Die neue SBB-Strecke ist am 31. Mai 1981 in Betrieb genommen und im Mai 1982 der Taktfahrplan eingeführt worden, der eine gewisse Erhöhung der Zugsfrequenz zur Folge hatte. Der Untersuchungsbericht über die Schallmessungen nach Inbetriebnahme der Bahn wurde in der Gemeinde Aarburg vom 19. Dezember 1981 bis 22. Januar 1982 zur öffentlichen Einsichtnahme aufgelegt. Der Ergänzungsbericht, der sich insbesondere mit der Einführung des Taktfahrplanes befasst, ging den Gesuchstellern im Jahre 1983 zu. Peter Schnyder hat sich, wie den Akten zu entnehmen ist, erstmals mit Schreiben vom 20. Juli 1981 an den Gemeinderat Aarburg gewandt und diesen aufgefordert, die SBB zu geeigneten Lärmschutzmassnahmen zu verhalten; die Eingabe ist den SBB übermittelt worden. Während der Auflage des Messberichtes hat Schnyder seine Begehren wiederholt. Die sechsmonatige Frist ist damit auf jeden Fall eingehalten, ob nun der Fristbeginn auf die Inbetriebnahme der Bahnlinie festzusetzen sei oder ob er auf die Vorlage des Messberichtes falle, auf den die SBB die Anwohner vertrösteten, bevor sie selbst zu den Begehren um Schutzvorkehren Stellung nahmen.

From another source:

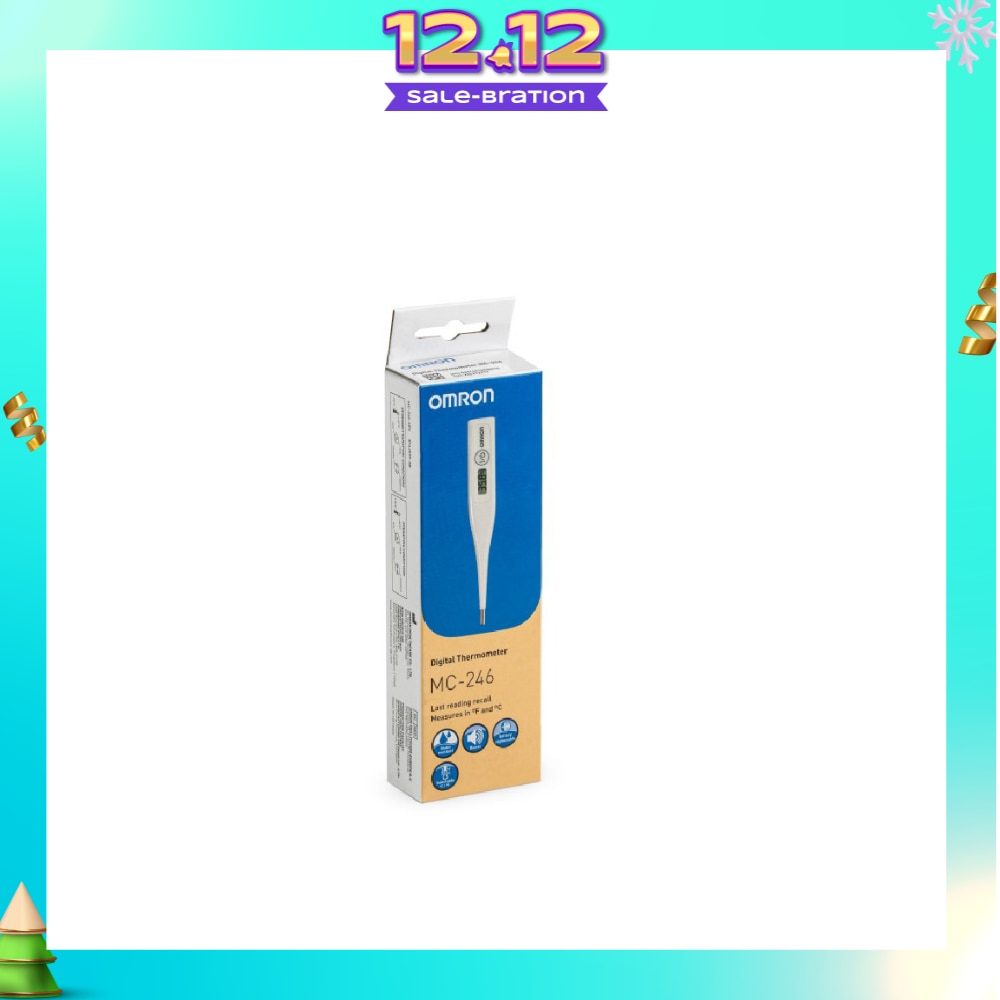 Water Resistant Digital Thermometer MC-246 (Oral,Underarm,Rectal Measurement) 1s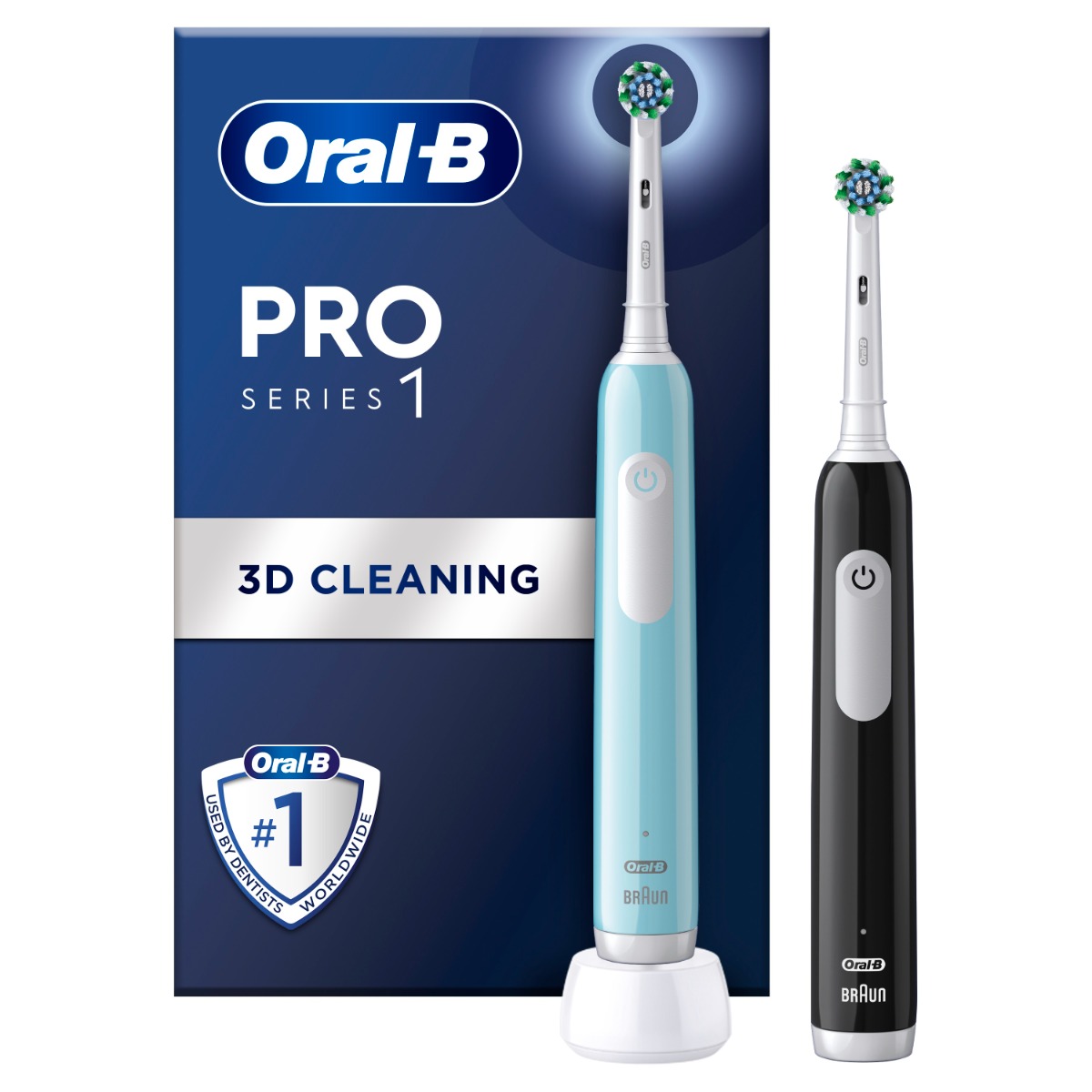 Oral-B Pro Series 1 Duo elektrický zubní kartáček 2 ks Blue/Black Oral-B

Unter diesen Umständen ist das Planänderungsgesuch des Beschwerdeführers dem Eidgenössischen Verkehrs- und Energiewirtschaftsdepartement zur Behandlung zu übermitteln. Zwar scheint der Schätzungskommissions-Präsident keine eigentliche Einigungsverhandlung durchgeführt zu haben, doch haben die SBB klar zu verstehen gegeben, dass sie zum Bau von Lärmschutzvorrichtungen nicht bereit sind, und würde die Rückweisung der Sache an den Präsidenten zu blossem Leerlauf führen.